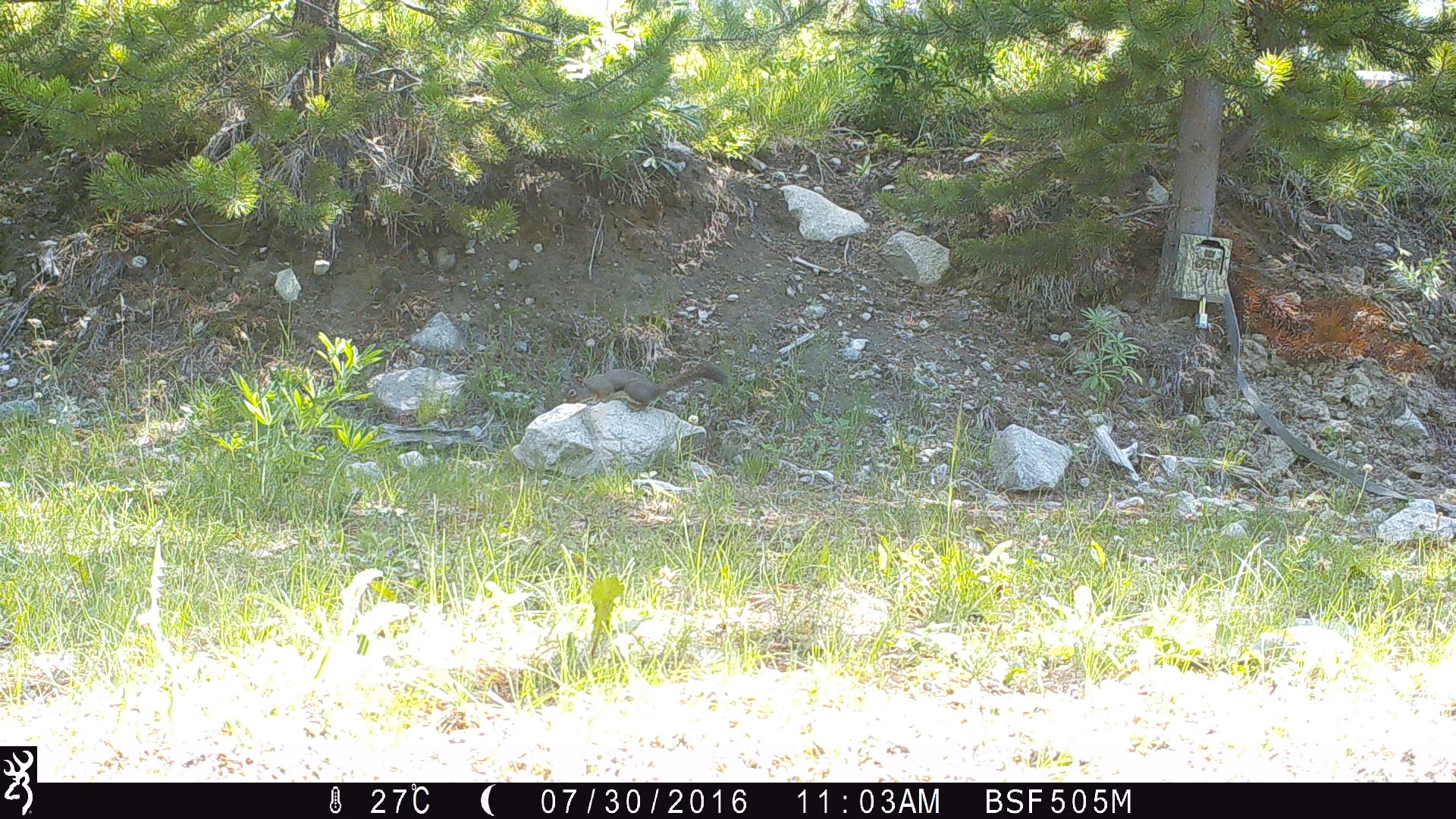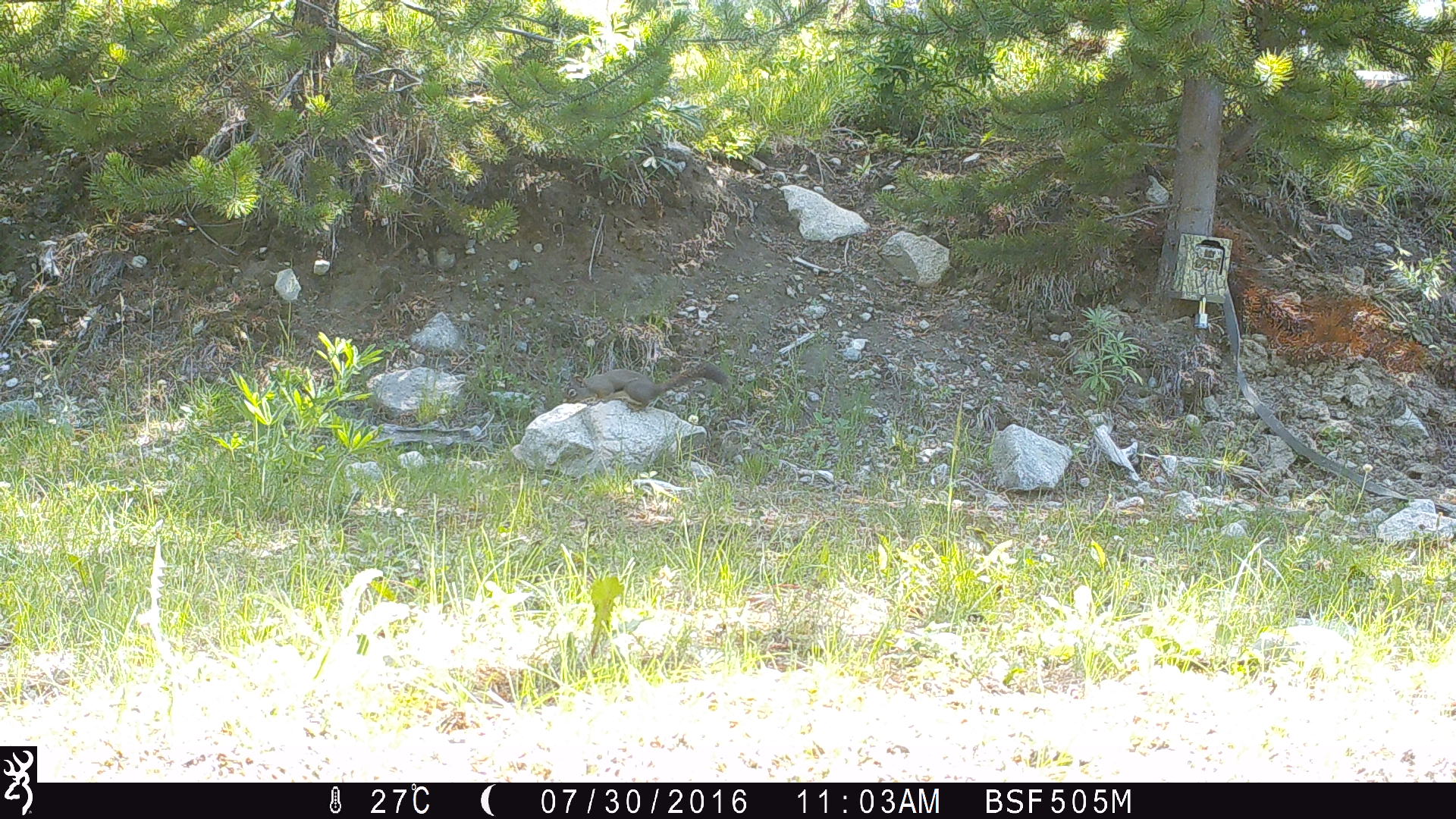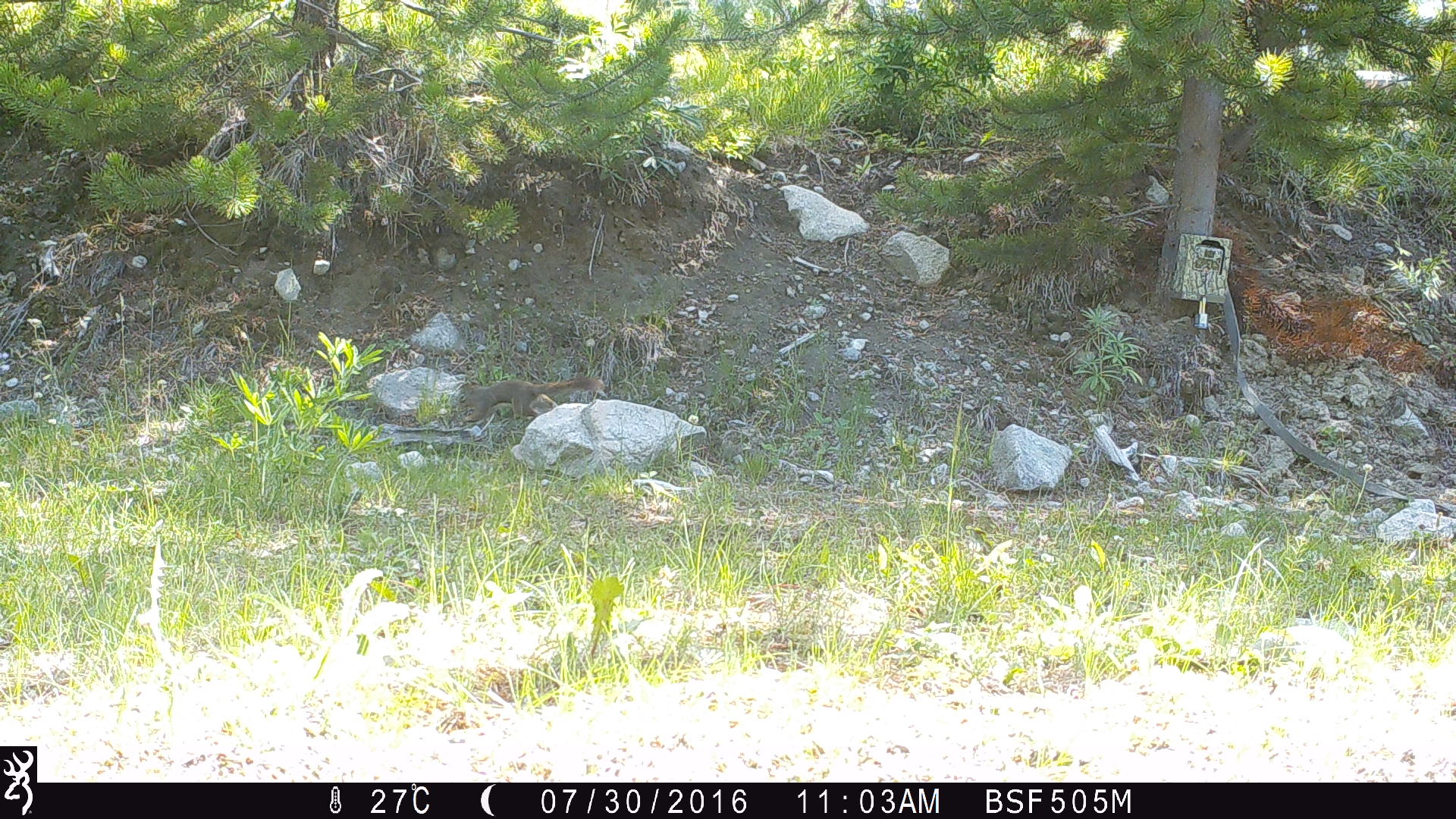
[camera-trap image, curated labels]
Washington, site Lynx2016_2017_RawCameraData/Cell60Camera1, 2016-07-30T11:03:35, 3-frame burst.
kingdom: Animalia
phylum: Chordata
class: Aves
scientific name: Aves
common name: birds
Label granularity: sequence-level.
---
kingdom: Animalia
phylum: Chordata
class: Mammalia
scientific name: Mammalia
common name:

• • • •

Reproduce every record in full. Leave out the images.

[camera-trap image, curated labels]
Washington, site Lynx2016_2017_RawCameraData/Cell60Camera1, 2016-07-30T11:03:35, 3-frame burst.
kingdom: Animalia
phylum: Chordata
class: Aves
scientific name: Aves
common name: birds
Label granularity: sequence-level.
---
kingdom: Animalia
phylum: Chordata
class: Mammalia
scientific name: Mammalia
common name:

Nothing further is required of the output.